--- Task to complete ---
Set down, without alteration, the lines from the one that contains "How far away is the point" through the final line of the material below.
★ ★ ★ ★ ★
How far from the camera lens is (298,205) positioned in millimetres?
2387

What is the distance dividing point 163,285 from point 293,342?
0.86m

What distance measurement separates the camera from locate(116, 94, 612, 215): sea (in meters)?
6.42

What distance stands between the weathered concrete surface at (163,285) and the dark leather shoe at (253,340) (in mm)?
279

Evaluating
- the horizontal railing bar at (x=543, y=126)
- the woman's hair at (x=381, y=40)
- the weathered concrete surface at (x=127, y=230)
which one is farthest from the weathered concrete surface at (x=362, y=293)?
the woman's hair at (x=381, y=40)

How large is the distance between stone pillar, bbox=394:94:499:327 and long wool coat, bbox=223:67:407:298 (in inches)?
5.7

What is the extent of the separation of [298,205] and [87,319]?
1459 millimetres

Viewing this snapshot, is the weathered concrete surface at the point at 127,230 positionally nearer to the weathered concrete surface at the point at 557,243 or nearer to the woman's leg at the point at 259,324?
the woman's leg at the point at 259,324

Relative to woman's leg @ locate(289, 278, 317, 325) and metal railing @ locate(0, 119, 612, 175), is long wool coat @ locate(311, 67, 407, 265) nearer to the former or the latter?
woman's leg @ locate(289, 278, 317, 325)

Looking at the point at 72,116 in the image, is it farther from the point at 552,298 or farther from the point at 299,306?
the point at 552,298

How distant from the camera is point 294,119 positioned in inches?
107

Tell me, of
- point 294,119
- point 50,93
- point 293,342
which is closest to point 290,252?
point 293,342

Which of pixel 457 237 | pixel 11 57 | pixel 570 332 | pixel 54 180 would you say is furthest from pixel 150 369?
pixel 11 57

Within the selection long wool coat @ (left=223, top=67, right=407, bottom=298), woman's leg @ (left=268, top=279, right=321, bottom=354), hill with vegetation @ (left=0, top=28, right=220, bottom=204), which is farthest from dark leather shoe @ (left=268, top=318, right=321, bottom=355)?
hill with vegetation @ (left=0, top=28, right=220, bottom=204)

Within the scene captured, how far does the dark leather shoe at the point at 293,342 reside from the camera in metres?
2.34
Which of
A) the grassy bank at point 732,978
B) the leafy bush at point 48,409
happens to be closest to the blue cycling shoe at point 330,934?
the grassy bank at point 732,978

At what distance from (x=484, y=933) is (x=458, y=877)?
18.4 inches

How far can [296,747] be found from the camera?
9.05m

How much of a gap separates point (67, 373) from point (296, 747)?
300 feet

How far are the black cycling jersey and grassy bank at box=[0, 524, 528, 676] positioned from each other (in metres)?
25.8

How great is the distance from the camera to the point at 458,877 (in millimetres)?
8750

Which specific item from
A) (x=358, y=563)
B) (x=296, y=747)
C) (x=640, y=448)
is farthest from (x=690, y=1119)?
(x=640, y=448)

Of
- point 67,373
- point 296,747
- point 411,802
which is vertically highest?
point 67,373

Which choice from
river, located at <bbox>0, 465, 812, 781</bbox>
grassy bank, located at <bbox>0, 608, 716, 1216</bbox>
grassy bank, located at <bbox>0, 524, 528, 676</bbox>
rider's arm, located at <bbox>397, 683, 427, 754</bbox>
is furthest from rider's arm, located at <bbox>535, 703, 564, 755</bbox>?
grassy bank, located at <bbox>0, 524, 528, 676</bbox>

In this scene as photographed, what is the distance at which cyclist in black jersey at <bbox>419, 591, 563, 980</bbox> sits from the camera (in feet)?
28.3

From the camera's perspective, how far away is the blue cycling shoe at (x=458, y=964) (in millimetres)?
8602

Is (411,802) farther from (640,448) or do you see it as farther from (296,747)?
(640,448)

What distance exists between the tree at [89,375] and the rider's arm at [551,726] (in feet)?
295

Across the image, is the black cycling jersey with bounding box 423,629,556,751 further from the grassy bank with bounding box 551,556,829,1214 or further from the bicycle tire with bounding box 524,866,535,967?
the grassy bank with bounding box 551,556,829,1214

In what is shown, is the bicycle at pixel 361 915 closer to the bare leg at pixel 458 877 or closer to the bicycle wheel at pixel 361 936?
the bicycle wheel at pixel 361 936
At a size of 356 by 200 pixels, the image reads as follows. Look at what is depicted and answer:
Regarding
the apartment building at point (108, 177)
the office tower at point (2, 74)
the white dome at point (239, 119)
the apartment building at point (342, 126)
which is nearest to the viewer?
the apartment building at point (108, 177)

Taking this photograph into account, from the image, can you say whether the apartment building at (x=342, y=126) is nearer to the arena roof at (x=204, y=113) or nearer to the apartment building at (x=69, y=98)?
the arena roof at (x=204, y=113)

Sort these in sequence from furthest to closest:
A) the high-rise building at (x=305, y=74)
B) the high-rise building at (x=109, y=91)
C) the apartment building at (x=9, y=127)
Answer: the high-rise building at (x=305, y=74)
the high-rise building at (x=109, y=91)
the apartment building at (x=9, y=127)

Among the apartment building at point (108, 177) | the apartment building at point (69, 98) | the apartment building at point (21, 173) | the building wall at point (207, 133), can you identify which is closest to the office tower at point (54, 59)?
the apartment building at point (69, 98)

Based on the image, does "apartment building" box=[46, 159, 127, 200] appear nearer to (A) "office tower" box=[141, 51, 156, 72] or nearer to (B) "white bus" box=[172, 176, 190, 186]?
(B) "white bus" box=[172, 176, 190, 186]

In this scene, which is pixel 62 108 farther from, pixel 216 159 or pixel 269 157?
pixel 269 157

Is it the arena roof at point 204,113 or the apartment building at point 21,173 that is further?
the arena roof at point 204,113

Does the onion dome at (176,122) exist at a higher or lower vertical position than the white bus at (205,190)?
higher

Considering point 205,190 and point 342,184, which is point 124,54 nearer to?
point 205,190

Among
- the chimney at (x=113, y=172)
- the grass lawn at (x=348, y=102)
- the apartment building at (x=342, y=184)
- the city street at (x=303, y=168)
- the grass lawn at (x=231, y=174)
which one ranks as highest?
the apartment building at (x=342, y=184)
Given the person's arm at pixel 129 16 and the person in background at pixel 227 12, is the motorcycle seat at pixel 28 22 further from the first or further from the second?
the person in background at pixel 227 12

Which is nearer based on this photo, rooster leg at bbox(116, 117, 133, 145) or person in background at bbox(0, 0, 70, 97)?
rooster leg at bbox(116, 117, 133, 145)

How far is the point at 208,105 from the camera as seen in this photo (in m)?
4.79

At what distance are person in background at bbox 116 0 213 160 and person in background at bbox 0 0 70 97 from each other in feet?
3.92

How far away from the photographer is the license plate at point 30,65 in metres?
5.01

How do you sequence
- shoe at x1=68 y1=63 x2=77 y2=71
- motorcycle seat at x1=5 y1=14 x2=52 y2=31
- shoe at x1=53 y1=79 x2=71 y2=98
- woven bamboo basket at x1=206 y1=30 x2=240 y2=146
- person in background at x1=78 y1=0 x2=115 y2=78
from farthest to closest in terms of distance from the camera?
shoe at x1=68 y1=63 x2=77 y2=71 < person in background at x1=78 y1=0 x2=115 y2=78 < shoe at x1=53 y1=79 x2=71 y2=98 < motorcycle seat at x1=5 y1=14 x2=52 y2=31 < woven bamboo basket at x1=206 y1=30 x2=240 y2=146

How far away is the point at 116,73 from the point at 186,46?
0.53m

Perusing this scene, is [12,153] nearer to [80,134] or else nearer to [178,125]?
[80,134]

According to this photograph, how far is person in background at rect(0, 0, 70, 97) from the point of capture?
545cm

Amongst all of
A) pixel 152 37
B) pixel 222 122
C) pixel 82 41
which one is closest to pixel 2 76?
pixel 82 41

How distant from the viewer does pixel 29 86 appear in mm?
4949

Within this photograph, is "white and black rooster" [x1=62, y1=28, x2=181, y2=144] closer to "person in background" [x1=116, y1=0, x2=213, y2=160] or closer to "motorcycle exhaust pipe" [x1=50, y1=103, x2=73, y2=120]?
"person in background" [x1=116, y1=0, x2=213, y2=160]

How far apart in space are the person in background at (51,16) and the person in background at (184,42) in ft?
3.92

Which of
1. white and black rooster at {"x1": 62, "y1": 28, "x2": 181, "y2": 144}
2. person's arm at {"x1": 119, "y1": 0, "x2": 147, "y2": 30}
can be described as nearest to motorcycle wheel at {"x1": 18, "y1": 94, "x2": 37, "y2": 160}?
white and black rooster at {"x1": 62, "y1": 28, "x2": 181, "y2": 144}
★ ★ ★ ★ ★
--- Result ---
How far away is the point at 116,73 from the point at 186,46?
0.53m

Perusing this scene, is [12,153] nearer to [80,134] or else nearer to [178,125]?
[80,134]

According to this photograph, how far is person in background at rect(0, 0, 70, 97) from the point of capture?
545cm

Amongst all of
A) pixel 152 37
B) pixel 222 122
C) pixel 82 41
which one is closest to pixel 2 76?
pixel 82 41

How distant from the viewer does pixel 29 86 appear in mm?
4949

Within this photograph, is "white and black rooster" [x1=62, y1=28, x2=181, y2=144] closer to "person in background" [x1=116, y1=0, x2=213, y2=160] or closer to "motorcycle exhaust pipe" [x1=50, y1=103, x2=73, y2=120]?
"person in background" [x1=116, y1=0, x2=213, y2=160]

How far apart in space are the person in background at (51,16) and the person in background at (184,42) in ft?
3.92

Which of
1. white and black rooster at {"x1": 62, "y1": 28, "x2": 181, "y2": 144}
2. person's arm at {"x1": 119, "y1": 0, "x2": 147, "y2": 30}
can be described as nearest to motorcycle wheel at {"x1": 18, "y1": 94, "x2": 37, "y2": 160}?
white and black rooster at {"x1": 62, "y1": 28, "x2": 181, "y2": 144}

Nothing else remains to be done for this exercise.